Spicer Universal Joint Cap Screw Seat

by Bob Porter

The parts list for Spicer Universal Joint for the 1927 Star lists a Cap Screw Seat P/N 22508 but does not show a picture of the part and I did not have a part that looked like it might serve this purpose.

The splines in the rear hub of the Spicer Universal Joint do not go all the way through the hub as the splines in the front hub do. The front hub is therefore free to move on the clutch shaft to allow the clutch plate to move laterally. The rear hub has a recessed hole on the front side with an ID of 1.016" which slightly larger than the 1" OD of transmission splined shaft. It is 1/2" deep. The shaft has a 3/8-24 threaded hole in the end of the shaft. The cap screw is 3/8-24 x 1" long. I knew the cap screw and the lock washer were used to secure the front hub the to the shaft to prevent the universal joint from moving forward into the throw out bearing fork but how?

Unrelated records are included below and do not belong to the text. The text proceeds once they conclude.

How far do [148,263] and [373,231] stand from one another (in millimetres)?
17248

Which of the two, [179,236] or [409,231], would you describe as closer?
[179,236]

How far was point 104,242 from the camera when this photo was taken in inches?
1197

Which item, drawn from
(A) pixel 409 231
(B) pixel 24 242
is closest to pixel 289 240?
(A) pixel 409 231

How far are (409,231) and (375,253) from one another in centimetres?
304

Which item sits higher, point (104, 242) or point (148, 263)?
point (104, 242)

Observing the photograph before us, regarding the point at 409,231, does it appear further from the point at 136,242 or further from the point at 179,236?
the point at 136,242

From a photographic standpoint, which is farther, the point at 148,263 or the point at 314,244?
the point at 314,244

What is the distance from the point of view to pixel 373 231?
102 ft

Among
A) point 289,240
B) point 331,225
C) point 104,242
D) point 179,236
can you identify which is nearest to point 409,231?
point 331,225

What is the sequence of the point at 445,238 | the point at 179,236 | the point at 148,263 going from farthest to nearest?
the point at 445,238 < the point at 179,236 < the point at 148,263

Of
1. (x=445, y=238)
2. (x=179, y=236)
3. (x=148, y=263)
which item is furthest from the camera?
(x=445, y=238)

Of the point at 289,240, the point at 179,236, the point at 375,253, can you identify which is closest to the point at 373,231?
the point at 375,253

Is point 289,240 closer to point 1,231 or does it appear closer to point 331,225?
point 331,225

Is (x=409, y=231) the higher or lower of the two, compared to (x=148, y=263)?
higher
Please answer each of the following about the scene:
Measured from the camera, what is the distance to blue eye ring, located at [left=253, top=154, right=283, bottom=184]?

I tried a flat washer that had a diameter larger than the recessed hole and secured it with the cap screw. This held the hub in place but the protruding head made it very difficult to install the spool.

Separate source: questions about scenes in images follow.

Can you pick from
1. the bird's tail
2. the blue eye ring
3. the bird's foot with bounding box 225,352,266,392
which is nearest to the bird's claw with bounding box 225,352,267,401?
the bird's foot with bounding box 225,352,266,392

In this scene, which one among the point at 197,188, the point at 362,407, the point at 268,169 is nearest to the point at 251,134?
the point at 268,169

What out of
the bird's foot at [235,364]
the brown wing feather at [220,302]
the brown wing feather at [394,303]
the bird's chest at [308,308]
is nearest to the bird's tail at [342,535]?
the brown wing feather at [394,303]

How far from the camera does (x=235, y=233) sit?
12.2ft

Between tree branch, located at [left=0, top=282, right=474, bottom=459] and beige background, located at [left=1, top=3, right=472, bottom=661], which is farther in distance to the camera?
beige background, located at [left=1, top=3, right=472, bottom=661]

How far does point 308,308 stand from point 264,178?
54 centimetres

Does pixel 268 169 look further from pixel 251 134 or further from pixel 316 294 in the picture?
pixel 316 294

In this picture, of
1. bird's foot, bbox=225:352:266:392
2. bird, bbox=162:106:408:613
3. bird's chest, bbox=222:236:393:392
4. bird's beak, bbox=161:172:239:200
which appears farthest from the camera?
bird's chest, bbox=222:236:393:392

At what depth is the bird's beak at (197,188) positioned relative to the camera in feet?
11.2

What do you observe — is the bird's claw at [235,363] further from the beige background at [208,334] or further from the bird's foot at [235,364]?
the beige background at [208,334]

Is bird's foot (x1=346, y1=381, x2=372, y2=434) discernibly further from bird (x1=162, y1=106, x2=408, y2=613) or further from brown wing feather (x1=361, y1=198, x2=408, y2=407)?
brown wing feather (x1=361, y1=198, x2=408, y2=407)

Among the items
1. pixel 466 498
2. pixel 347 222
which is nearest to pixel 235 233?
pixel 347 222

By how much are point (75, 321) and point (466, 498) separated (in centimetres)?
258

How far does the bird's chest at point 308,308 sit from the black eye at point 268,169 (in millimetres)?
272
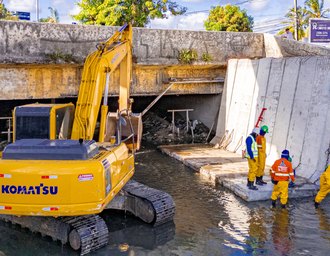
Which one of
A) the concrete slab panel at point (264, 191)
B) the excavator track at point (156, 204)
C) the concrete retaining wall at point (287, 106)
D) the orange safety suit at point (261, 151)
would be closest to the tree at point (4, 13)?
the concrete retaining wall at point (287, 106)

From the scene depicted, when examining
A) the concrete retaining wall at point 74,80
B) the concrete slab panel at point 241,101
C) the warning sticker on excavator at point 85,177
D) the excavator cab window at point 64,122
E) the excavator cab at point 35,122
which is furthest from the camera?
the concrete slab panel at point 241,101

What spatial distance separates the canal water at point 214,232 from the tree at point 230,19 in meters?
30.1

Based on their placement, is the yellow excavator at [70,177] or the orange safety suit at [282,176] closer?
the yellow excavator at [70,177]

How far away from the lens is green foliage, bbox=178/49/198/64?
16.1 meters

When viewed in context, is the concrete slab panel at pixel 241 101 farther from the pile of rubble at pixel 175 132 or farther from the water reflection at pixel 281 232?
the water reflection at pixel 281 232

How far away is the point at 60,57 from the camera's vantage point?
14.2 metres

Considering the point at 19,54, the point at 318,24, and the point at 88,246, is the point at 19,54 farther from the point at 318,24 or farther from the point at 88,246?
the point at 318,24

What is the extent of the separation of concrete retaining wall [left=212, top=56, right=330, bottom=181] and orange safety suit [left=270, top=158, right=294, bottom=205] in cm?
187

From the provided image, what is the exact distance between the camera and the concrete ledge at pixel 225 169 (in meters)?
10.3

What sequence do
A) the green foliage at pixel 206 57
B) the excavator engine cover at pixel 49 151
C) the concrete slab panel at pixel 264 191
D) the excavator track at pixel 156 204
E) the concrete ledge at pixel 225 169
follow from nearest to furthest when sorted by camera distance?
the excavator engine cover at pixel 49 151
the excavator track at pixel 156 204
the concrete slab panel at pixel 264 191
the concrete ledge at pixel 225 169
the green foliage at pixel 206 57

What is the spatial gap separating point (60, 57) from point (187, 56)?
4730 millimetres

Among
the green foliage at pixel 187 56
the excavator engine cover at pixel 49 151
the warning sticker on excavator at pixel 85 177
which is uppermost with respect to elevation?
the green foliage at pixel 187 56

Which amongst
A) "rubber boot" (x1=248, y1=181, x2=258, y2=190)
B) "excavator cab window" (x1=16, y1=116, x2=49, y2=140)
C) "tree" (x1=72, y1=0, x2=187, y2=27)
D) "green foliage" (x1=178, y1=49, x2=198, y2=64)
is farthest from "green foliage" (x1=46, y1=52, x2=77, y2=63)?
"tree" (x1=72, y1=0, x2=187, y2=27)

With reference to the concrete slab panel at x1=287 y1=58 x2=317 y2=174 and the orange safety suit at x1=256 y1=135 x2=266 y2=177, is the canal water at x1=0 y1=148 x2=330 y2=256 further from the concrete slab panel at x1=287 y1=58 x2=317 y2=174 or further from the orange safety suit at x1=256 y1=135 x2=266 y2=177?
the concrete slab panel at x1=287 y1=58 x2=317 y2=174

My next try was to locate a washer that had an OD slightly less than the ID of the recessed hole (1.016") and is about the 1/2" deep. I found one that was .999". I screwed in the cap screw with the lock nut between the head and the washer. This seemed to work fine as the head of the cap screw was almost completely in the recessed hole and the spool could easily be inserted between the two hubs.

I felt this would work but still wasn’t satisfied that it was correct. For some reason, I decided to dig through my collection of flat washers again. I found a second washer that was about the same diameter as the one I was using that I had probably overlooked because it had a scored area on one side that appeared to have been caused by a lock washer. I looked on the reverse side and I could see little rectangular impressions around the outer circumference. The impressions that the end of a splined shaft could have made when the bolt was tighten.

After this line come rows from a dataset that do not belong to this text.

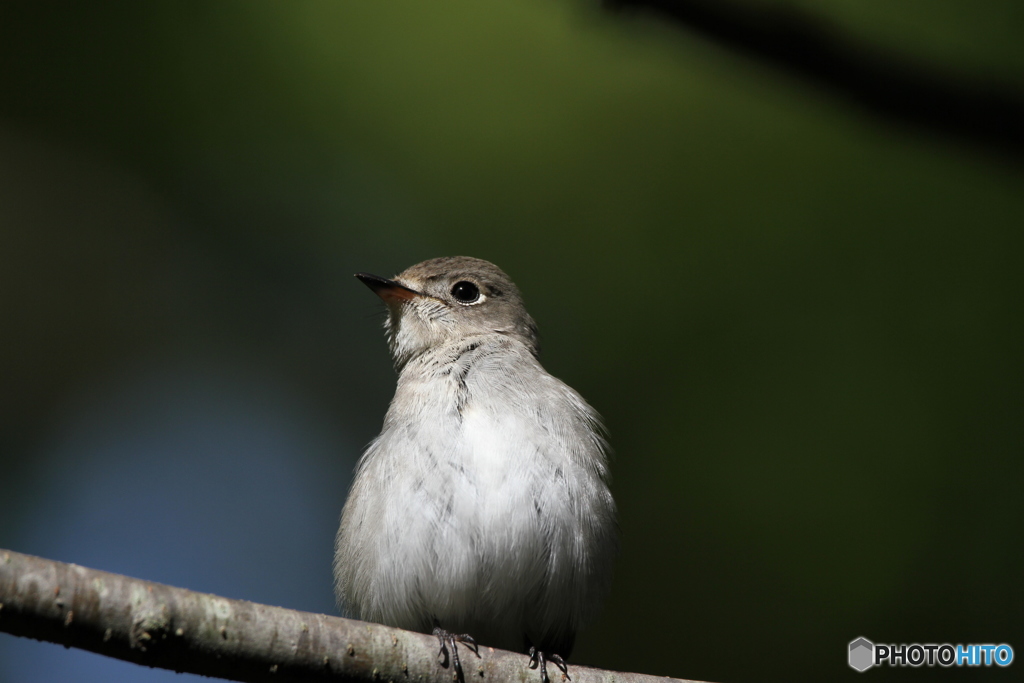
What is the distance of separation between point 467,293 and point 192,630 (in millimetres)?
3977

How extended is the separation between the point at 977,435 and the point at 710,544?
225 cm

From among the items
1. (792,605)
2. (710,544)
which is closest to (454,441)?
(710,544)

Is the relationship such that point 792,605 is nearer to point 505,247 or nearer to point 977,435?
point 977,435

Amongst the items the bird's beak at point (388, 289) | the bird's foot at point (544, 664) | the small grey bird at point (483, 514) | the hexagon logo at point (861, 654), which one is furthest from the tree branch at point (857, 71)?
the hexagon logo at point (861, 654)

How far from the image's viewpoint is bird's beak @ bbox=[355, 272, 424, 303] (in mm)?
6281

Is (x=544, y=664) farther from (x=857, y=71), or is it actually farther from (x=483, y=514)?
(x=857, y=71)

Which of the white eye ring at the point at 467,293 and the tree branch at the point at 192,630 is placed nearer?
the tree branch at the point at 192,630

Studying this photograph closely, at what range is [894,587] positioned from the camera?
6395mm

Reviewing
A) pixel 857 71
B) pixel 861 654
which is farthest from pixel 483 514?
pixel 861 654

This convinced me that the Cap Screw Seat was nothing more than a flat washer that would fit snugly in the recess hole. How and when the old washer got in my collection of washers I don’t know. The newer washer which has an OD of .999", an ID of 13/32" and is .136" thick. The old washer has an OD of .978", an ID of 13/32" and is .133" thick. I am using the newer washer as it has a larger OD.

Jan Arnett said on earlier units, a tapered pin was used to hold the hub in place.